What if God doesn’t answer your prayer the way you wanted Him to?
Where do you go with the struggle between His will and yours?
The struggle creates a battle in your heart that is profoundly crushing to your soul.
Something you’ve never quite felt before. Not like this.
It’s exhausting.
It breaks you.
Where do you take that broken heart, that crushed soul?
Does it mean He isn’t real? He isn’t love? He isn’t good?

The days are often busy with responsibilities, people, tasks. Then come the nights. All those moments that would have been filled with “your person” are now empty. The laughter he would have brought. The words of encouragement he would have given. The presence, the person who had become part of you, knit together over the years of joys and sorrows lived side by side. And then you think to yourself, God could have done something about this. This is not how I would have answered my prayer. I wanted something different.

I have come to realize that I must be honest with myself and admit my true feelings about how God chose to answer our diligent prayers. The “good girl” in me is tempted to simply say, “It’s okay, God. I know you can’t answer everyone’s prayers the way they want. I’ll be okay with this. I understand.” But that wouldn’t be completely honest. It wouldn’t be authentic. It would eventually destroy my relationship with God. He wants the real me, not the “good girl” me. He wants my honesty, my authentic feelings and doubts and hurts and disappointments. But more than that — it’s for my sanity, my wholeness. If my heart isn’t completely raw and bare with my God, the One who created me, the One who lives each moment with me, the One who answers my prayers, it will destroy me. A little bit at a time, more distant from Him. Little by little dying a slow death of bitterness.

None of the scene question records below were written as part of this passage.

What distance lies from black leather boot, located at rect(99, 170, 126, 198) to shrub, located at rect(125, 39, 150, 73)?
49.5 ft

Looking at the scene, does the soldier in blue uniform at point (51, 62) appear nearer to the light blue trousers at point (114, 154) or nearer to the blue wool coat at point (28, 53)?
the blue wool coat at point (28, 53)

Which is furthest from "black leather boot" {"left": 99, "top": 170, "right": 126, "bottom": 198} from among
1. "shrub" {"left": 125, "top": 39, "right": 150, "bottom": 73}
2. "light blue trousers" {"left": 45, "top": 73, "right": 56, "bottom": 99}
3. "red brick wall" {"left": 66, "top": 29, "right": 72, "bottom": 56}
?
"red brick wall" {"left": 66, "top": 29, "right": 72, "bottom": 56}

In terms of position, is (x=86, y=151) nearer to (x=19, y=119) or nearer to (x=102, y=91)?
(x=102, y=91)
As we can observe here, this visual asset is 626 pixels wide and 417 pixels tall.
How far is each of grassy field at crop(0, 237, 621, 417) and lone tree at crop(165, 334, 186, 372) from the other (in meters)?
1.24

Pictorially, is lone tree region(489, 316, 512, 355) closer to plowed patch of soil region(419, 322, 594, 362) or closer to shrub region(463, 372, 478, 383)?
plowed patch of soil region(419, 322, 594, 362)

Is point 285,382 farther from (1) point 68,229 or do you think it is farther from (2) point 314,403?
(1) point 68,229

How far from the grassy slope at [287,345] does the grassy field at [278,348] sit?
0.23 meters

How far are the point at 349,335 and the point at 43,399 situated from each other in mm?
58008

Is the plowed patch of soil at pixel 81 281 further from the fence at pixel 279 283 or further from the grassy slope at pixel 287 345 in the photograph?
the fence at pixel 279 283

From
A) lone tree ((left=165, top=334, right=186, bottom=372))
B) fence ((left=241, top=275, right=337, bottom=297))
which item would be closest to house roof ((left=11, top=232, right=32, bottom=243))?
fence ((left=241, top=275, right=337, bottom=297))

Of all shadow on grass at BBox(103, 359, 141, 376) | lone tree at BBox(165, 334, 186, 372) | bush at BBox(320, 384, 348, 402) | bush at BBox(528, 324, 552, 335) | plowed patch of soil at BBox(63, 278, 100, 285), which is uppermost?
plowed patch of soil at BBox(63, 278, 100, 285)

Sitting here with a broken heart filled with continual questions, I have a choice. I can turn toward bitterness. Or I can turn toward surrender. Daily surrender. My choice. My daily choice. Every morning brings the temptation to turn toward bitterness. Every day a sliver of comfort felt when I turn toward surrender, the faint hope of wholeness in my future.

I choose surrender. Because in surrender there is freedom. In surrender there is wholeness. In surrender there is hope and goodness and mercy. And eternity.

So much freedom found in allowing yourself to fully feel and embrace your true and honest feelings of grief, sorrow, hurt, anger, doubt, disappointment, Scary, yes. Terrifying. I am just now learning what those things feel like because I never knew how to let them in. They seemed ugly so I told myself I wasn’t supposed to feel them. Keep them out of your heart. Good girls don’t feel those ugly things.

Where do you go with the struggle between His will and yours? I have found that the only safe place to go is to the feet of Jesus. Kneeling before Him. Curled up on the ground in brokenness. That’s where He meets me. That’s where He heals my heart. He can’t even begin the healing if I’m clinching onto my sad heart so tight that He can’t even touch it. I take my hurting heart to the foot of the cross over and over again. Every morning in daily surrender. He meets me there with the comfort embrace that can only come from Him.

That’s where He is teaching me. At the foot of the cross. It’s going to take a while. But I trust Him. I do.